Erschreckend, wie unverfroren heute etliche Bibelübersetzer mit dem Wort Gottes umgehen und nach eigenem Gutdünken Worte hinzufügen oder weglassen.

Und noch ein Gedanke, der heute allzuoft völlig ignoriert wird, trieb Paulus damals: die aufkommende Christenverfolgung. Paulus lebte nicht nur zu einer Zeit, wo es lebensgefährlich war, Christ zu sein, sondern in einem starken Endzeitgedanken, den wir heute eigentlich wieder verstehen können sollten. Denn es gibt heute so viele Endzeitbücher, -filme, und -prophetien wie schon lange nicht mehr. Immer mehr Menschen glauben im Jahr 2021, dass demnächst der Weltuntergang kommt, auch viele Atheisten, die nicht an eine biblische Apokalypse glauben, meinen, dass die Welt nicht mehr lange steht.
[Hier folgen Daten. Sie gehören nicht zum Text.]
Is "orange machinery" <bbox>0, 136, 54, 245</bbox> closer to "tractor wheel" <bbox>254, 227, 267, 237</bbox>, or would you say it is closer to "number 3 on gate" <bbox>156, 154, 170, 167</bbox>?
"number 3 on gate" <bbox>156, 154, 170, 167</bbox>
Paulus war schon im 1.Jahrhundert tief in diesem finalen Endzeitgedanken drin:

So halte ich nun um der gegenwärtigen Not willen das für richtig, dass es für einen Menschen gut ist, so zu bleiben wie er ist. Bist du an eine Frau gebunden, so suche keine Trennung von ihr; bist du frei von einer Frau, so suche keine Frau.Wenn du aber auch heiratest, so sündigst du nicht; und wenn die Jungfrau heiratet, so sündigt sie nicht; doch werden solche Bedrängnis im Fleisch haben, die ich euch gerne ersparen möchte. Das aber sage ich, ihr Brüder: Die Zeit ist nur noch kurz bemessen! So sollen nun in der noch verbleibenden Frist die, welche Frauen haben, sein, als hätten sie keine, und die weinen, als weinten sie nicht, und die sich freuen, als freuten sie sich nicht, und die kaufen, als besäßen sie es nicht, und die diese Welt gebrauchen, als gebrauchten sie sie gar nicht; denn die Gestalt dieser Welt vergeht. [1.Kor 7,26-31]

An der Person Paulus scheiden sich die Geister. Die einen kennen ihn und ziehen aus seinem Vorbild die richtige Lehre und ahmen ihn nach. Die anderen verbreiten Gerüchte, die mit dem wahren Paulus nichts zu tun haben - zu ihrem eigenen Verderben.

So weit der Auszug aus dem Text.